他算不上喜歡抹茶,純粹是女兒喜歡抹茶的味道,他跟著吃了不少,也就慢慢習慣了——花穀對抹茶的愛好口味,還是他通過琴音姐的購物傾向發現的(哪次琴音姐和小調皮蛋外出購物,買回來的零食裡麵,十之七八都是抹茶口味)。
以前他自己帶女兒的時候,還真不知道女兒喜歡吃抹茶。
他曾經問過花穀好多次,喜歡什麼衣服零食水果,但是花穀不想讓他亂花錢,總是說什麼都行,她不挑剔。所以直到琴音姐搬進他家之前,他對花穀的愛好,也僅限於知道:女兒喜歡宇宙天文和星星,喜歡八卦他的任何事情,喜歡給他相親,喜歡在輩分上占他便宜。討厭受約束,最討厭寫作業和上學。
北原賢人嚼著清新的抹茶威化餅乾,有感而發問道:“小時候調皮搗蛋,長大後還有機會變成淑女嗎?”
高梨絮風旋即明白北原賢人應該指的是他妹妹。
她想了想自己的經曆,分享道:“應該會吧,而且大部分的小孩子,小時候都是那樣子吧。
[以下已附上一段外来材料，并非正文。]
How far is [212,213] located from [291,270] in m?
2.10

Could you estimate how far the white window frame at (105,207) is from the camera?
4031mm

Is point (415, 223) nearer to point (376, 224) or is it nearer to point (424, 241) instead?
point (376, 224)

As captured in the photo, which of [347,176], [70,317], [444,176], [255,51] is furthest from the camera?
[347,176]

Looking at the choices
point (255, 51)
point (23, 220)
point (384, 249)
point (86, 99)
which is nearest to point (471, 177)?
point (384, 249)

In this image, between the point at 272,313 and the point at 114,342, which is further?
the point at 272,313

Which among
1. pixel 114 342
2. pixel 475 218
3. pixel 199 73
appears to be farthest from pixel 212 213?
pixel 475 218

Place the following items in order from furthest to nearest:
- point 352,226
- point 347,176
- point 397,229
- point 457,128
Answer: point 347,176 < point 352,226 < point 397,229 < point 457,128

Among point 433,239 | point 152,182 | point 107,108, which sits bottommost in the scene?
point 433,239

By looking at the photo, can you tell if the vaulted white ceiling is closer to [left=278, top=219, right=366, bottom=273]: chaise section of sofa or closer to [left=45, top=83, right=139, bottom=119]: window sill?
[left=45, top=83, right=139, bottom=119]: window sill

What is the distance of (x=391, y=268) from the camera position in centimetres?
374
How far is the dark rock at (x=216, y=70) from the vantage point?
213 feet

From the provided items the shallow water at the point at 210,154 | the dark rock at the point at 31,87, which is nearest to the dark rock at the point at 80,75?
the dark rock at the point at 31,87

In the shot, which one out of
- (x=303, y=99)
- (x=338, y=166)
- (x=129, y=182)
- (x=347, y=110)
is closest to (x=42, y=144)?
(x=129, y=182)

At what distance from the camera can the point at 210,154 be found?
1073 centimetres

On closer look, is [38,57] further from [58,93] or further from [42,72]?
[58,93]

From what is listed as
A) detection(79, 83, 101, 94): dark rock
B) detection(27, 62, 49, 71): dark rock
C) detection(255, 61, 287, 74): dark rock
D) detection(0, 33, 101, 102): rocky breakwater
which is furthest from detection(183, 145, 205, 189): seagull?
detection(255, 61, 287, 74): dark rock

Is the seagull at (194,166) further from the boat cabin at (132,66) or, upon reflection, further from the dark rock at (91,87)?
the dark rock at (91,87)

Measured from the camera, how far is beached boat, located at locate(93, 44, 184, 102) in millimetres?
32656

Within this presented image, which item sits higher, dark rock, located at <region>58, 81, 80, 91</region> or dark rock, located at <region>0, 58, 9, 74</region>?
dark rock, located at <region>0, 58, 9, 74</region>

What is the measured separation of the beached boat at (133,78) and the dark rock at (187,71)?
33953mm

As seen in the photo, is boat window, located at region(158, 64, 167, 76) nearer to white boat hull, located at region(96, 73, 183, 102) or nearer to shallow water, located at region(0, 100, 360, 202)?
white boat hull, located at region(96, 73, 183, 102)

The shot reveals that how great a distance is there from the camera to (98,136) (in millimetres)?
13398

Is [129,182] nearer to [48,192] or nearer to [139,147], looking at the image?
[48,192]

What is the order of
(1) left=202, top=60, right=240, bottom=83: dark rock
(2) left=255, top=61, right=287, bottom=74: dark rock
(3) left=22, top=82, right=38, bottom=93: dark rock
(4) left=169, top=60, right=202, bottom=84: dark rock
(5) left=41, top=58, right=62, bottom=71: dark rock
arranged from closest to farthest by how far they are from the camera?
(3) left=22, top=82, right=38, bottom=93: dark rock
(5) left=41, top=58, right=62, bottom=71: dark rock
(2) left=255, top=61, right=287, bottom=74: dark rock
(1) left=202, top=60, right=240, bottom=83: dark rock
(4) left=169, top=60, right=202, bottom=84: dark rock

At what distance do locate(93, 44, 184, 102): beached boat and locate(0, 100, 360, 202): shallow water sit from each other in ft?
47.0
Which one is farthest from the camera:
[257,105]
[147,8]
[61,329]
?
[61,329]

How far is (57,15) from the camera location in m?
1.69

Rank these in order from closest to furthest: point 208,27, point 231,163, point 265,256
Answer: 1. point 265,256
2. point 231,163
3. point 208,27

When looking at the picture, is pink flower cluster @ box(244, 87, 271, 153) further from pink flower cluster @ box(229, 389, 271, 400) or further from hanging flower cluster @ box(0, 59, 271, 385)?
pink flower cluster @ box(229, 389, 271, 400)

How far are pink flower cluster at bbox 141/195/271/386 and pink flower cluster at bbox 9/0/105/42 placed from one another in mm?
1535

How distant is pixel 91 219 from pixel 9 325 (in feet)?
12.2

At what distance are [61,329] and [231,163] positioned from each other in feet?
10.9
我的小時候,其實完全不像現在這樣子,應該算是......比較活潑的類型吧。後來隨著慢慢長大,再加上媽媽和爸爸管教得更嚴格,也就漸漸學會安靜下來了。”
北原賢人默默設想了下自己的閨女,然後在心中長歎了一口氣。
小調皮蛋估計是沒希望了,近墨者黑。她學誰不好,天天望著“女妖精”親近親昵,自己主動往火坑裡跳。而且還跟個小迷妹似的,看琴音姐的眼睛都亮著小星星。
一個笑吟吟地敢教,一個笑嘻嘻地敢學,甚至青出於藍勝於藍。他想管都無從下手。
北原賢人將威化餅乾的包裝袋捏成一團,一時默然。
他現在還能稍微管得住一下女兒,小調皮蛋雞飛狗跳的時候,一隻手就能提起她的後衣領子,三兩下製住她。但等她再長長,長得再高點,變成大調皮蛋,他想想都覺得愁人。
北原賢人內心再歎,轉看向高梨,驚訝問道:“你小時候是活潑的類型?”
“也不是非常活潑啦,隻是......”談及小時候,高梨絮風有點不好意思,難為情地婉轉說道:“隻是有一點點愛玩而已。”
北原賢人沉思設想了會兒,不知為何,腦海裡非常有畫麵感,滿腦子都是花穀在沙發上和客廳裡上躥下跳的撒歡場景。像個小猴子似的。
“雖然不清楚北原同學在想什麼畫麵,但我覺得我肯定沒有你想象中那麼嚴重。”高梨絮風略帶尷尬地微笑看著他。
她頓了下,旋即轉移話題,說道:“你睡著的時候,茉優還給我們發短信了呢。”
北原賢人回過神,問道:“她說什麼?”
高梨絮風忍俊不禁,掩口笑道:“茉優居然想開車送我們去北海道。我告訴她,我們都坐上列車了,你怎麼可能追得上來。而且要是讓茉優開車送我們,估計明天早晨都到不了,”
北原賢人深以為然,心有餘悸地打趣百合同學:“千萬彆,我怕她像雪山那回一樣,再給我來一次平地一百八十度旋轉漂移。”